Oublier de déclarer ses ressources à temps
Si la période de déclaration des revenus est ouverte pour tous depuis le 9 avril 2026, tous les contribuables ne disposent pas des mêmes délais pour la remplir.
En fonction de votre département de résidence, vous devez adresser votre déclaration au plus tard le 21 mai (pour les départements 01 à 19 et les non-résidents), le 28 mai (pour les départements 20 à 54, y compris le 2A et le 2B) ou le 4 juin 2026 (pour les départements 55 à 974/976).
Déclarer au-delà de la date limite expose à une majoration de l’impôt à payer de 10 à 40% selon le degré de gravité du retard.
Oublier de déclarer ses biens immobiliers
Depuis 2023, tous les propriétaires doivent remplir une déclaration d’occupation des biens immobiliers qu’ils possèdent et indiquer à quel titre ils les utilisent (résidence principale, secondaire ou local vacant).
Oublier de le faire peut coûter 150 € d’amende par local non déclaré, selon l’article 1770 terdecies du code général des impôts (CGI).

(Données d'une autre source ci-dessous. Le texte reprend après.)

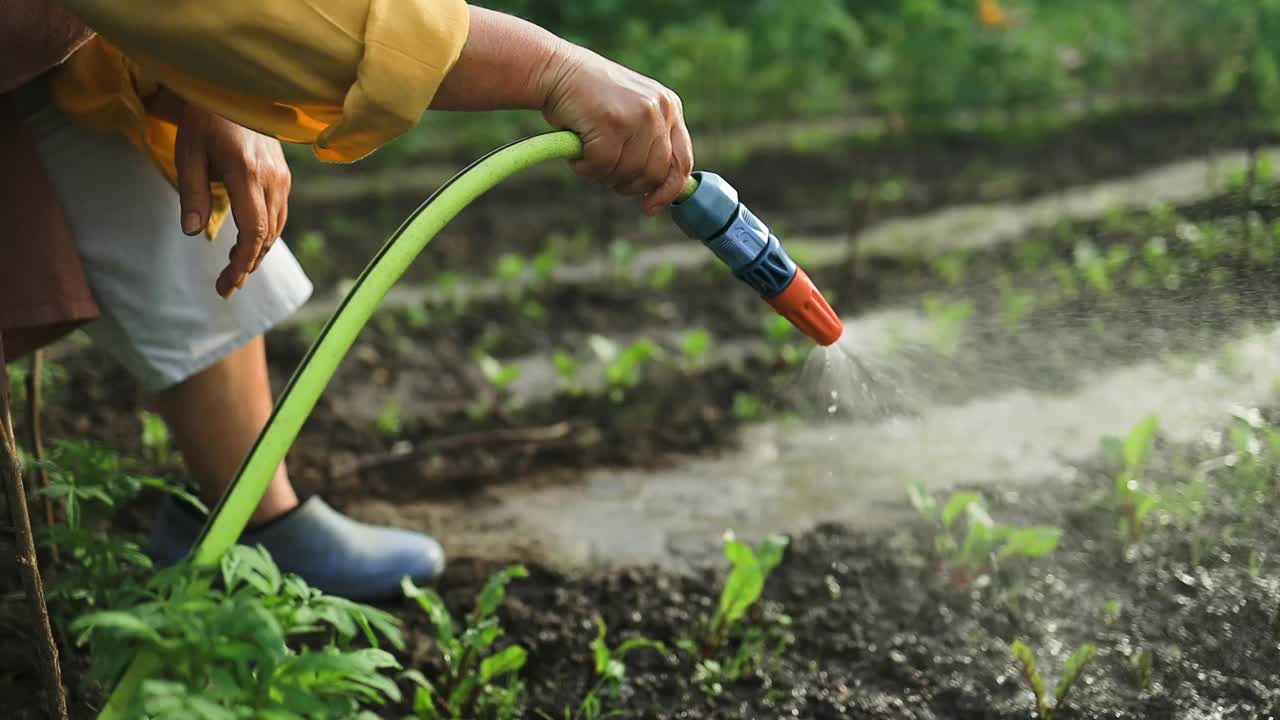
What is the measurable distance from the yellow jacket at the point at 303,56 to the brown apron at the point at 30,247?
52 centimetres

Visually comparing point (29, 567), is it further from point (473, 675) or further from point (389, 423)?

Cette déclaration doit se faire depuis l’espace Impots.gouv.fr, via l’onglet "Gérer mes biens immobiliers".
Oublier de déclarer ses revenus locatifs
En principe, les propriétaires bailleurs doivent porter sur leur déclaration fiscale les revenus tirés des logements qu’ils louent. Une exception existe : la location saisonnière d’une partie de la résidence principale peut être exonérée de déclaration lorsque les recettes annuelles ne dépassent pas 760 € par an (dispositif en vigueur jusqu’au 31 décembre 2026).

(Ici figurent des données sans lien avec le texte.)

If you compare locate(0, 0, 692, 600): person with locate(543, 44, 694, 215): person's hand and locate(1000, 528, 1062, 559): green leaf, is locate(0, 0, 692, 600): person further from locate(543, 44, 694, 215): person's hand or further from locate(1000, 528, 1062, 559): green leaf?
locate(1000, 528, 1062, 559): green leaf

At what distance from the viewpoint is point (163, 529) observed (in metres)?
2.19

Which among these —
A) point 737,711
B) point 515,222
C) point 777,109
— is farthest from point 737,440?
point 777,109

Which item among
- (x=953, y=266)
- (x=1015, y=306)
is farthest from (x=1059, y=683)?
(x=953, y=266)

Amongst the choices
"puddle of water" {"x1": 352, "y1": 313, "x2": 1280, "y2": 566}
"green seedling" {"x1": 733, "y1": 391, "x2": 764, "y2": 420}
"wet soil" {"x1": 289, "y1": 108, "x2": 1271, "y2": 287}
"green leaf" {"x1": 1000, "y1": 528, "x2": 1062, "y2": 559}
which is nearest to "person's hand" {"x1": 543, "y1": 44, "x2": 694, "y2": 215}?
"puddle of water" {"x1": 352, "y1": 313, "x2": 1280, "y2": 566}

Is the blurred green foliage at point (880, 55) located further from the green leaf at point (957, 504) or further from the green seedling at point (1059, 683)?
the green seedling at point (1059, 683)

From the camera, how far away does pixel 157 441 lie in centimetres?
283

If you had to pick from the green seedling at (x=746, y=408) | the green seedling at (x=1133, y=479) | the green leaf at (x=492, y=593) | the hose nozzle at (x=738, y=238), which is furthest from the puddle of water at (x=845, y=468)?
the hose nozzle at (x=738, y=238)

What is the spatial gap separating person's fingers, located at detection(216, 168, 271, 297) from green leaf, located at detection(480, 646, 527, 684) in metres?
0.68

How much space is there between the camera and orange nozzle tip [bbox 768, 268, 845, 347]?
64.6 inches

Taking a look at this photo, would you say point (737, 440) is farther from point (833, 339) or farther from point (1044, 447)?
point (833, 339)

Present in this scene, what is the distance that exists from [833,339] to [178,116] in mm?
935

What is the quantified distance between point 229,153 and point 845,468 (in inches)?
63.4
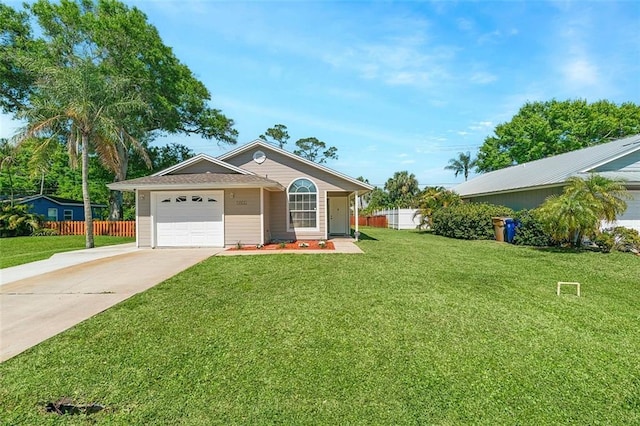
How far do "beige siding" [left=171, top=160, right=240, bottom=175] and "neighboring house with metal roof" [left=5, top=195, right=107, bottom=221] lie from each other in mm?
18533

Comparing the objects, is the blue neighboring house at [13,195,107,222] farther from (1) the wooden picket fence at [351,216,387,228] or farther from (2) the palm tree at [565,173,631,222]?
(2) the palm tree at [565,173,631,222]

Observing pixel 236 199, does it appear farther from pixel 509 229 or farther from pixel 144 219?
pixel 509 229

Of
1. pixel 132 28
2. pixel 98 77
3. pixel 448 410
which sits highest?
pixel 132 28

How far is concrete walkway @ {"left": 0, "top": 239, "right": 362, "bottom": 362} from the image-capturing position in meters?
4.79

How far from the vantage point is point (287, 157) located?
14859 millimetres

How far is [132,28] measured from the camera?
22.9 m

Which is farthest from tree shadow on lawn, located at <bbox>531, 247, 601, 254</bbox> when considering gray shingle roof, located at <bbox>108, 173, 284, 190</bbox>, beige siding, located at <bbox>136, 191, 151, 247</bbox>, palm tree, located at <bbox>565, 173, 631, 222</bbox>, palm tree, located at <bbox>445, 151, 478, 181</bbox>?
palm tree, located at <bbox>445, 151, 478, 181</bbox>

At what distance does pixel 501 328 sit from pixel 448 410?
89.4 inches

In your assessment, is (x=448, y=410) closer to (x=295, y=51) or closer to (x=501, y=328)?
(x=501, y=328)

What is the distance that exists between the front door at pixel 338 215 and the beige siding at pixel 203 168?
6649 mm

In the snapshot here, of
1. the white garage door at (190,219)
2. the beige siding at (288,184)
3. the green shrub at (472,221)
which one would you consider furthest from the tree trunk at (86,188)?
the green shrub at (472,221)

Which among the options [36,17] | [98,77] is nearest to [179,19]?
[98,77]

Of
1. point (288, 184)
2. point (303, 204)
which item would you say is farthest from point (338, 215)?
point (288, 184)

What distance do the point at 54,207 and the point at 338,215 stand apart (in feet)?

Si les loyers n’ont pas été déclarés volontairement, le propriétaire bailleur s’expose à un redressement fiscal. En principe, l’administration dispose d’un délai allant jusqu'à la fin à la 3e année suivant celle où l'imposition est due pour contrôler le contribuable. Une majoration de 40% de l’impôt dû sur ces revenus, assortie d’intérêts de retard, est possible. La pénalité peut même grimper à 80% lorsque l’administration démontre une fraude, d’après l’article 1729 du CGI.
Oublier d’immatriculer son activité de location meublée
Tous les loueurs professionnels ou non professionnels de meublés doivent immatriculer leur activité dans les 15 jours qui suivent le premier jour de location. Effectuée sur le site de l’Institut national de la propriété industrielle (INPI), elle permet d’obtenir un numéro de Siret. Le numéro de Siret doit obligatoirement figurer sur la liasse fiscale des loueurs de meublés, servant à déclarer leurs revenus locatifs. Celle-ci peut être télétransmise au plus tard le 20 mai 2026 à l’administration fiscale.
En cas d’absence d’immatriculation, cela peut bloquer la déclaration de revenus des loueurs.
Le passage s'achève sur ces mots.